The fall semester also marks the end of online learning for most students, save for a limited number of classes that were impacted by space shortage. The University moved about 20 — or less than one percent — of College courses that were previously assigned classroom space to the online synchronous format, according to Hester. An email to impacted students made clear that this change does not alter associated lab or discussion sections and is completely unrelated to pandemic precautions.

Hester said the decision was made because student class enrollment occurred before the University could assess classroom space for this semester.

“The College of Arts and Sciences moved this group of courses online primarily because it was the least disruptive option for students,” Hester said in an email statement to The Cavalier Daily. “Ultimately, the move to online was the most optimal solution to keep student course selections and schedules intact.”

Despite the handful of students whose classes will be conducted online, most are optimistic that 9 a.m. Zoom calls will be a thing of the past and that they can finally get back to classrooms. 
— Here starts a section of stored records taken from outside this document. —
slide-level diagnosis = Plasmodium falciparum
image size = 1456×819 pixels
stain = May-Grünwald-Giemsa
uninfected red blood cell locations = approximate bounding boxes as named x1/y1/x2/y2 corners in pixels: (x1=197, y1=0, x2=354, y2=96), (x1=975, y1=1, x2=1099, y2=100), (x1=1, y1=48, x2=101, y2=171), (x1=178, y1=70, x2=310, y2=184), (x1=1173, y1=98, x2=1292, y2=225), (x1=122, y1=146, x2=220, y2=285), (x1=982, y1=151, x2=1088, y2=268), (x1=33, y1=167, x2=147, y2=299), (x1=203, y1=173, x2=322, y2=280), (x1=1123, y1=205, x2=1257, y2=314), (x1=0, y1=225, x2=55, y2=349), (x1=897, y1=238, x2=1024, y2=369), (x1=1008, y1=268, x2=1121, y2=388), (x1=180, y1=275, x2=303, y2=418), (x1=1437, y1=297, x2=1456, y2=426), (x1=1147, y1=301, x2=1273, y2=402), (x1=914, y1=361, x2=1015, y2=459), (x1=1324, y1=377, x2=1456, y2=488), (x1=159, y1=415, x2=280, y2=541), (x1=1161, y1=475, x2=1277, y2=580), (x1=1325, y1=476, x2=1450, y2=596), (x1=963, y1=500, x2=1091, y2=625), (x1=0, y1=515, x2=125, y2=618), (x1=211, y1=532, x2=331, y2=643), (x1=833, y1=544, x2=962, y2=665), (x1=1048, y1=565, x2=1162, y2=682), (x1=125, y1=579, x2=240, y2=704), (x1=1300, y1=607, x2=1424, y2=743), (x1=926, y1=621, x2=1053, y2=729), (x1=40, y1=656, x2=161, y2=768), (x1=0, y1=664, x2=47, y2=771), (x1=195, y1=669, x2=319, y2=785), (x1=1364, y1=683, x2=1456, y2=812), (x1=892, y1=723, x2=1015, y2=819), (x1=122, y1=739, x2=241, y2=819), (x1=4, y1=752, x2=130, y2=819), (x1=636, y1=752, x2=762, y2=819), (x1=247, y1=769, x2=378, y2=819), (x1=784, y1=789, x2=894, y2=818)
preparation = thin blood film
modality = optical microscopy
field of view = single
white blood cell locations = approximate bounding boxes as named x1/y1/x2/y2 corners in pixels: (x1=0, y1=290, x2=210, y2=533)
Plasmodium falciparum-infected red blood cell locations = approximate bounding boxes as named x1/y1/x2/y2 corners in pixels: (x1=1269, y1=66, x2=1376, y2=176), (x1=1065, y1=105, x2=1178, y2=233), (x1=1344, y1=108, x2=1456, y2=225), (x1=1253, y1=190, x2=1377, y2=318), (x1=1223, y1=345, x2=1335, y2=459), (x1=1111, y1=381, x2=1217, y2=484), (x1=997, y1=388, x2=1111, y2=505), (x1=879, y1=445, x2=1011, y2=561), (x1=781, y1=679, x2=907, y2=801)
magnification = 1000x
“I’m hoping my classes will be more meaningful and engaging now that it feels like more than staring at a computer screen,” Rhodes said.
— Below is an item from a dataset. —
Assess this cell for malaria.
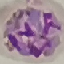

It is parasitized.

Automatically extracted cell patch, resized to 64 × 64 pixels. Photographed with a smartphone camera at the microscope eyepiece. Thin blood smear. Giemsa stain.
Since members of the Class of 2025 were juniors in high school when the pandemic began, they too will have to adjust to in-person learning after most spent senior year on Zoom calls at home instead of with friends in their final year of high school. 

“I feel like [first years] are definitely a lot more unprepared in terms of the classes we took last year, but I think the fact that we’re all on a pretty similar page will mean that we’ll just have to work with professors and each other,” first-year Engineering student Alex Schaefer said. “I’m really excited to get back to a somewhat normal year.”

Others, like first-year College students Ivy Reynolds and Lucy Davis, took gap years when the pandemic hit, and are looking forward to meeting people face-to-face and making new friends.

“There have been tons of information and resources so I feel like we really have the support we need,” Davis said. “We’re just super excited to be here finally.”

Despite uncertainty about the Delta variant, both girls said they are hopeful that they’ll be able to stay on Grounds and in classrooms.  

“Being back in school and a classroom is huge,” Reynolds said. “No matter what, I feel like we’re pretty resilient at this point, and we’re going to roll with the punches.”